___ Entries supplied

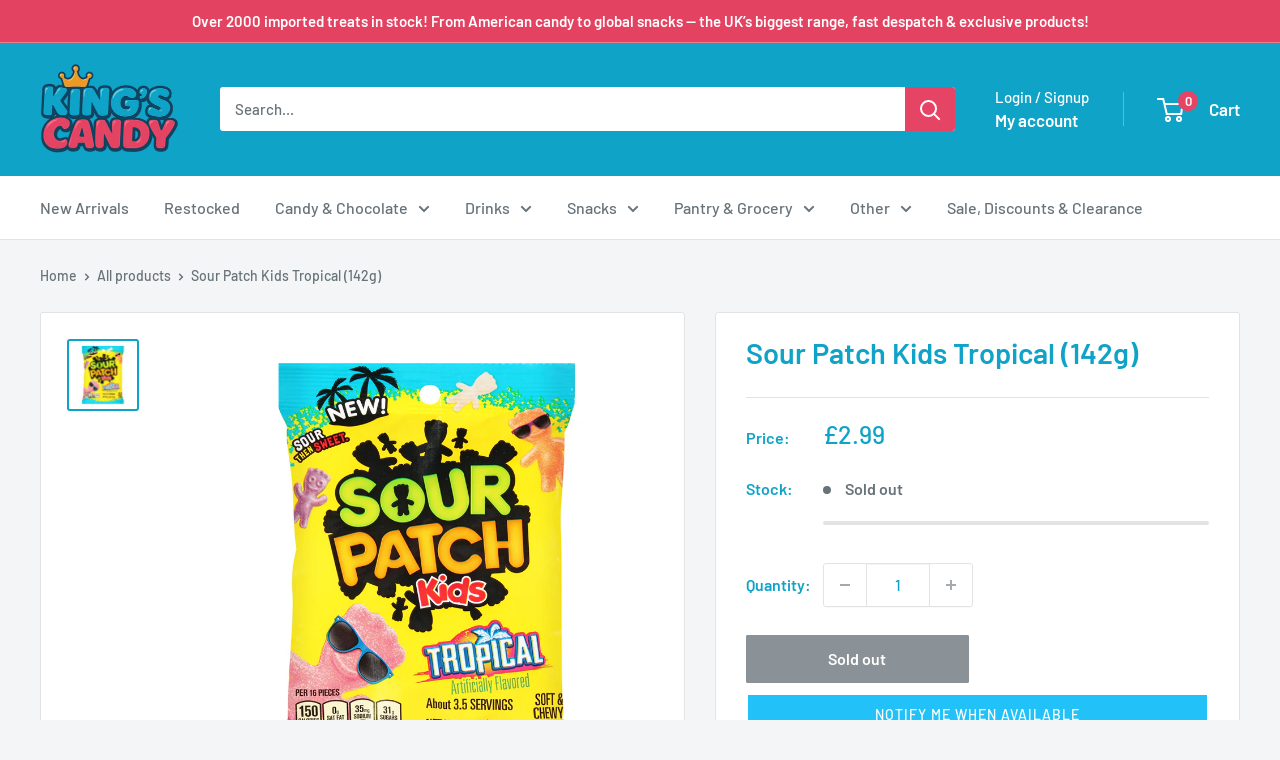

--- FILE ---
content_type: text/javascript
request_url: https://americancandyuk.co.uk/cdn/shop/t/23/assets/custom.js?v=102476495355921946141756651271
body_size: -744
content:
//# sourceMappingURL=/cdn/shop/t/23/assets/custom.js.map?v=102476495355921946141756651271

______

Problem requirements
Nothing but the lines from the one containing "content_type: text/javascript" to the last line of the listing above belongs in the answer; restate each word for word.

Solution for this exercise
content_type: text/javascript
request_url: https://americancandyuk.co.uk/cdn/shop/t/23/assets/custom.js?v=102476495355921946141756651271
body_size: -744
content:
//# sourceMappingURL=/cdn/shop/t/23/assets/custom.js.map?v=102476495355921946141756651271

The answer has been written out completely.